◆ Instructions for the task
Write out, as an exact transcription, the line that has "order: Primates" and each line after it through the end of the data below.

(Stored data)
----------
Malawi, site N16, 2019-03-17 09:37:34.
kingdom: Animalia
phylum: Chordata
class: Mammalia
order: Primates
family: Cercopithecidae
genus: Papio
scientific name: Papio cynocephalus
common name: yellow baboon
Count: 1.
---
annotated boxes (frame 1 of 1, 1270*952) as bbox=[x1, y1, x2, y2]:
----------
◆ Result
order: Primates
family: Cercopithecidae
genus: Papio
scientific name: Papio cynocephalus
common name: yellow baboon
Count: 1.
---
annotated boxes (frame 1 of 1, 1270*952) as bbox=[x1, y1, x2, y2]:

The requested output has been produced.